[...] Sur l'idée de mort et de renaissance, je ne suis pas étranger à cette idée. Je trouve cela intéressant. Mais pas besoin de croire en Dieu pour cela. Comme tu sais, je suis Darwinien, c'est-à-dire que je pense que le monde, son évolution, est le résultat d'un mécanisme, donc qu'il n'y a pas de plan divin, de finalité, de but, de "causes finales", et partant pas de providence. Du reste, je constate cette absence de providence, d'ordre providentiel partout. En cela, je suis plus proche des Epicuriens que des Stoïciens. Quand j'écrase un escargot par mégarde, où est la providence pour lui? Quand je connais un homme, jeune, bon, qui est atteint d'une maladie rare, et souffre une longue agonie, puis meurt, où est la Providence pour lui? Quand je vois tous les enfants qui meurent, à Auschwitz, au Rwanda, à Gaza, où est la Providence pour eux? On peut dire que le mal n'est qu'apparent, car il est utile à l'ensemble, parfait. Ca ne me convaint pas. Les hommes, les théologiens essaient de résoudre le problème du mal, car comment expliquer tant de souffrances si Dieu est bon? Mais si le mal vient des hommes, alors pourquoi les animaux ne sont pas épargnés, pourquoi les enfants, ou les hommes bons ne sont pas épargnés? D'autre part, si c'est Dieu qui a créé les hommes, c'est Lui qui les a rendu mauvais, qui leur a donné cette possibilité. On parle de libre-arbitre, mais je ne crois pas que les hommes soient libres. De plus, Dieu, comme un mauvais père, un père pervers, rend les hommes libres, mais libres de s'écarter de ce qu'Il veut, alors Il les punit (l'enfer), ou de faire ce qu'Il veut, alors Il les récompense (le Paradis). Donc ils ne sont pas vraiment libres, s'ils doivent faire ce que Dieu veut et s'ils sont sanctionnés s'ils ne le font pas.
Par contre, dans une optique plus matérialiste, on peut résoudre le problème plus facilement. Il n'y a pas de Dieu, juste un monde qui s'auto-organise, qui finit par secréter un ordre, des lois naturelles, et l'homme est pris dedans, comme les animaux ou les plantes.

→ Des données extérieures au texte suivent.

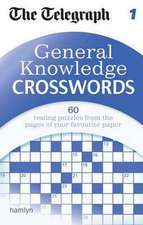 The Telegraph: General Knowledge Crosswords 1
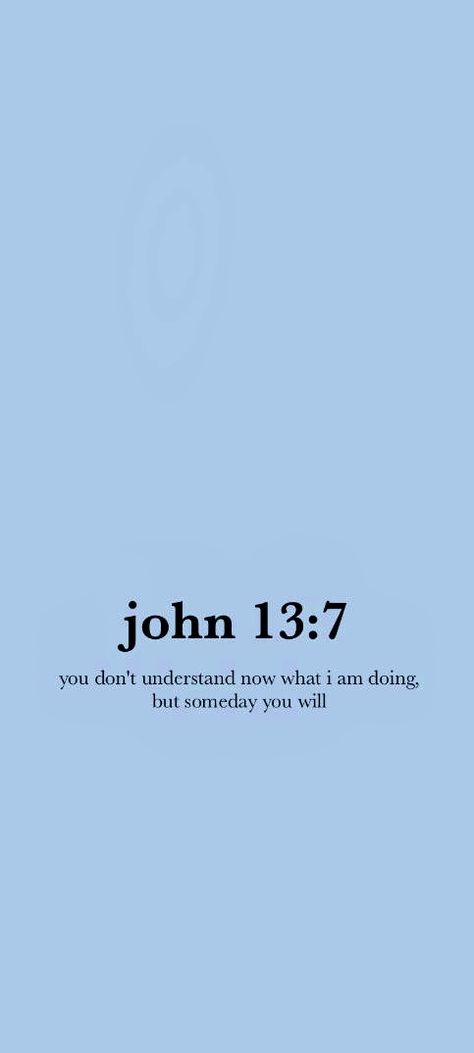 Pastel Blue Wallpaper Iphone Aesthetic, John 13 7 Wallpaper Iphone, John 13:7 Wallpaper Aesthetic, Bible Verse John 13:7, Dark Blue Bible Verse Wallpaper, God Qoute Wallpaper, Bible Verse Blue Aesthetic, Blue Scripture Wallpaper, Bible Quotes Wallpaper Blue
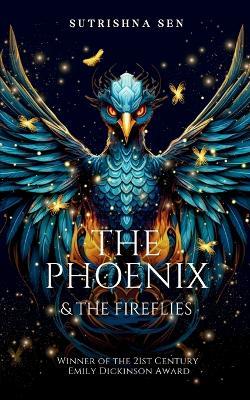 The Phoenix & The Fireflies - Sutrishna Sen - cover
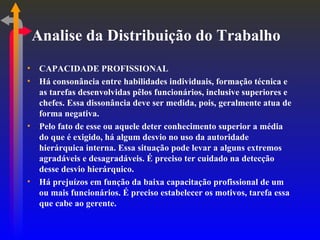 Analise da Distribuição do Trabalho CAPACIDADE PROFISSIONAL Há consonância entre habilidades individuais, formação técnica e as tarefas desenvolvidas pêlos funcionários, inclusive superiores e chefes. Essa dissonância deve ser medida, pois, geralmente atua de forma negativa. Pelo fato de esse ou aquele deter conhecimento superior a média do que é exigido, há algum desvio no uso da autoridade hierárquica interna. Essa situação pode levar a alguns extremos agradáveis e desagradáveis. É preciso ter cuidado na detecção desse desvio hierárquico. Há prejuízos em função da baixa capacitação profissional de um ou mais funcionários. É preciso estabelecer os motivos, tarefa essa que cabe ao gerente. 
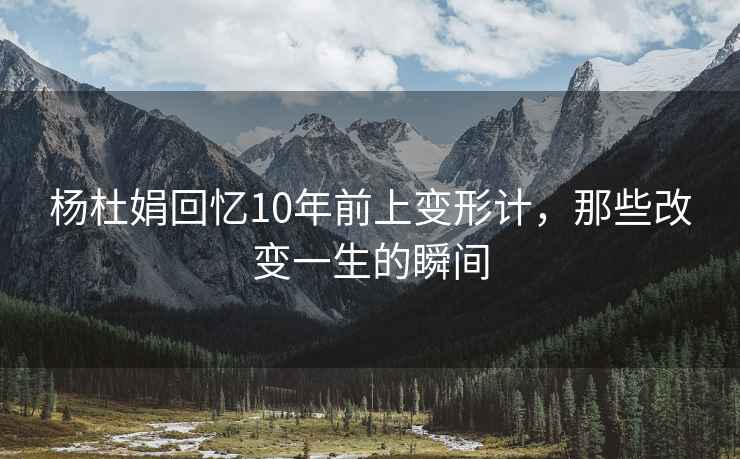 楊杜娟回憶10年前上變形計，那些改變一生的瞬間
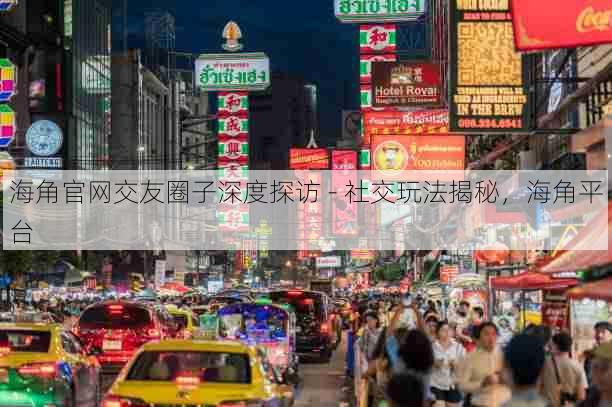 海角官网交友圈子深度探访 - 社交玩法揭秘,海角平台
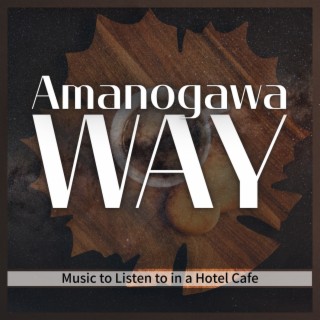 Music to Listen to in a Hotel Cafe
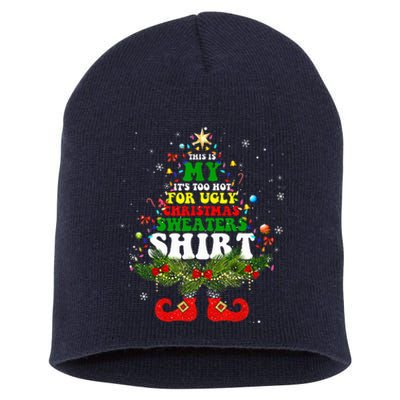 This Is My It's Too Hot For Ugly Christmas Sweaters Matching  Short Acrylic Beanie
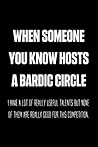 When Someone You Know Hosts A Bardic Circle: Funny Grimoire Personal Book of Shadows Notebook Gift Idea For Wicca Wiccan Witchcraft Spells - 120 Pages (6" x 9") Hilarious Gag Present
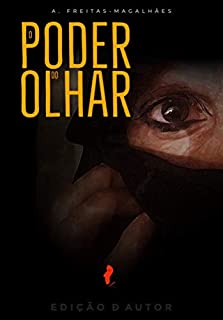 O Poder do Olhar (30ª Ed.)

C'est pourquoi, en tant que non-croyant, les religions me paraissent être le produit du délire humain. D'ailleurs, c'est l'homme qui a inventé l'idée de Dieu. As-tu vu un chien catholique, un chat bouddhiste, un âne musulman, un tigre juif? S'il n'y avait que des animaux sur Terre, il n'y aurait pas de croyance en Dieu. Pendant des millions d'années, il n'y avait pas d'idée ni de présence d'un Dieu fictif sur Terre. Puis l'homme est apparu, s'est complexifié. Il a pris conscience de sa conscience, du fait qu'il est mortel, et a inventé les mythes religieux pour se rassurer, par peur de la mort, par angoisse de l'imprévu, essentiellement. C'est pour cela qu'il y a un rapport évident entre la névrose individuelle et la religion, névrose universelle de l'humanité comme l'a bien décrite Freud dans "l'avenir d'une illusion". Il n'y a pas de rapport de causalité entre les rites et le résultat espéré. Dieu, c'est le père idéal, bon, tout-puissant, qui remplace le père réel défaillant, dont on s'aperçoit des défauts quand on quitte l'enfance. La religion, comme l'écrit Freud, est bien une "fiction consolatrice".